The second worry is the potential for conflicts of interest between the Vision Fund and SoftBank, a giant conglomerate listed in Japan that Mr Son founded and still runs. In deals where the Vision Fund’s investment process takes too long, Mr Son has in the past used SoftBank’s balance-sheet to buy stakes in young companies which are in turn transferred to the Vision Fund. Often SoftBank makes a profit, as with Didi, a Chinese ride-sharing company, which it bought for $5.9bn in 2017 and will soon transfer to the Vision Fund for $6.8bn. Very occasionally SoftBank makes a loss.

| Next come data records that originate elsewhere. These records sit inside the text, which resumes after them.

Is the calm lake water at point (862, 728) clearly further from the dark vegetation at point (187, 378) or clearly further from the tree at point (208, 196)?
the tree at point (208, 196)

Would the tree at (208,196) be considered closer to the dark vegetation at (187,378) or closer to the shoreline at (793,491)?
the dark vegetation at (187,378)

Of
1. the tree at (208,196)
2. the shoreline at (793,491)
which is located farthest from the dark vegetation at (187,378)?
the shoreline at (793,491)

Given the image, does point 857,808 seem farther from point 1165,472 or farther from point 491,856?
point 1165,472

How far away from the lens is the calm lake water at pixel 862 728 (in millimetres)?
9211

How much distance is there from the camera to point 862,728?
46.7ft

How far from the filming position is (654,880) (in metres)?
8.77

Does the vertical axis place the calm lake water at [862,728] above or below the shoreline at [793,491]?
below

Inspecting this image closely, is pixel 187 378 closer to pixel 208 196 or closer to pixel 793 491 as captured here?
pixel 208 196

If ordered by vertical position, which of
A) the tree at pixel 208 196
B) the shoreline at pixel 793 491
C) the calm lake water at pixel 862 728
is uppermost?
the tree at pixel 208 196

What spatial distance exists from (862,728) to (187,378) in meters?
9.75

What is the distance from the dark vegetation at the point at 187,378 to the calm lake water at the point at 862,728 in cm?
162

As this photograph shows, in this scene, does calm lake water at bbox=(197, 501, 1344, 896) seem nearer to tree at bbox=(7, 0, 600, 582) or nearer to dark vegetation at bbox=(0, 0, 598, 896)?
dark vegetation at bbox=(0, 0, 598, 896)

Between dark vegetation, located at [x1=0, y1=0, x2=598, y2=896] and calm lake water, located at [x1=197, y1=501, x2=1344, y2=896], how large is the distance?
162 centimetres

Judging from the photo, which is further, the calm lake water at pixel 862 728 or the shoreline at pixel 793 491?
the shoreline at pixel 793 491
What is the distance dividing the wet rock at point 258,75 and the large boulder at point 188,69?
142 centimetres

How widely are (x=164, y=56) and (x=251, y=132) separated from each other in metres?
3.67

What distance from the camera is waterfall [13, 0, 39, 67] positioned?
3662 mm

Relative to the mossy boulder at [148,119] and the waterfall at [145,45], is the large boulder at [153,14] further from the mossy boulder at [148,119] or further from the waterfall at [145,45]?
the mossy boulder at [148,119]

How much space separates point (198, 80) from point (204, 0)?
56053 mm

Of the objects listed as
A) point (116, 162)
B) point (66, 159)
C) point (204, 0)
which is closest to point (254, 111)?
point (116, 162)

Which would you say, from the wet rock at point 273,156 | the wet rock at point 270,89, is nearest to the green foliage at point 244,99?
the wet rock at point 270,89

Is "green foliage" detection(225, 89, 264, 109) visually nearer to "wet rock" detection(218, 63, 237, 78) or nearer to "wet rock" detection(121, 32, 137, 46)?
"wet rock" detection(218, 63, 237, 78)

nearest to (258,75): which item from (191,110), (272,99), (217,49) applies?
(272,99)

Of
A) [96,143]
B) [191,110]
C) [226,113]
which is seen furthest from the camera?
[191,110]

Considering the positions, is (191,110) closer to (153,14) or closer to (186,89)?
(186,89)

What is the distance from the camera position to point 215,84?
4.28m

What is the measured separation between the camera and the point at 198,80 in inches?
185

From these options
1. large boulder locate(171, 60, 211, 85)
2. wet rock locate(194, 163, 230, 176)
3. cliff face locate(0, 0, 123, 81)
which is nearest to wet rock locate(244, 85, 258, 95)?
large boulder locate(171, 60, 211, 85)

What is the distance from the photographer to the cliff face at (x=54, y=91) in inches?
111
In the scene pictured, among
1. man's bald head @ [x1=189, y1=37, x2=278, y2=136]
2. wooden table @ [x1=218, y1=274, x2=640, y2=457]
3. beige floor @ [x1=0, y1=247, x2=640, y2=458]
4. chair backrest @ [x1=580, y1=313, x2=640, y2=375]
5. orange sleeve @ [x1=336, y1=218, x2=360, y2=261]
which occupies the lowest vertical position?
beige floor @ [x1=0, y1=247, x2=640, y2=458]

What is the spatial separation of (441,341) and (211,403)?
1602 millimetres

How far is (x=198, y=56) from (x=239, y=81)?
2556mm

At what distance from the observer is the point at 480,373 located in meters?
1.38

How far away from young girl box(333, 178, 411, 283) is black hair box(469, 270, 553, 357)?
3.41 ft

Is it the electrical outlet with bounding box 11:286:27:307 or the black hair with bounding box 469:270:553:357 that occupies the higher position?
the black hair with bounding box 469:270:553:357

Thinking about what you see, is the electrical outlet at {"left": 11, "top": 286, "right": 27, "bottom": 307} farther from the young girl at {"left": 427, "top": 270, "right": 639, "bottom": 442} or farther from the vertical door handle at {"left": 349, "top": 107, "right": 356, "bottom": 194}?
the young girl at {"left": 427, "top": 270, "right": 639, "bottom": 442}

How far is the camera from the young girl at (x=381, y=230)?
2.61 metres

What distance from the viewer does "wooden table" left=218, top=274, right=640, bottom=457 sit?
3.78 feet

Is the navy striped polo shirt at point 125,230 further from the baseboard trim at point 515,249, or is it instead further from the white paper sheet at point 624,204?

SoftBank and the Vision Fund obey rules on investing and their fiduciary duties. The fund uses independent valuers, including big audit firms. And SoftBank has a big direct stake in the Vision Fund and thus an incentive to see it prosper. Nonetheless SoftBank has too much scope to manoeuvre unlisted investments in high-growth but loss-making firms. Worse is the scant disclosure on how investments are valued, or how much cash the Vision Fund’s firms are burning up.

You do not need artificial intelligence to conclude that Vision Funds 1 and 2 need better governance. Both need independent boards. Bringing in a heavyweight technology executive to test Mr Son’s convictions would lessen the risk of dud deals. Transfers between SoftBank and the Vision Funds should stop. Investors must be told how positions are valued.
The Vision Fund needs transparency

Mr Son’s empire has become too big to get by with patchy, amateur governance. It has about $300bn of equity and debt, and stakes in 70 or so prominent startups which could be damaged if one of their leading sponsors blows up. When Mr Son comes asking for more money, investors should make it clear that the time has come for his style to change.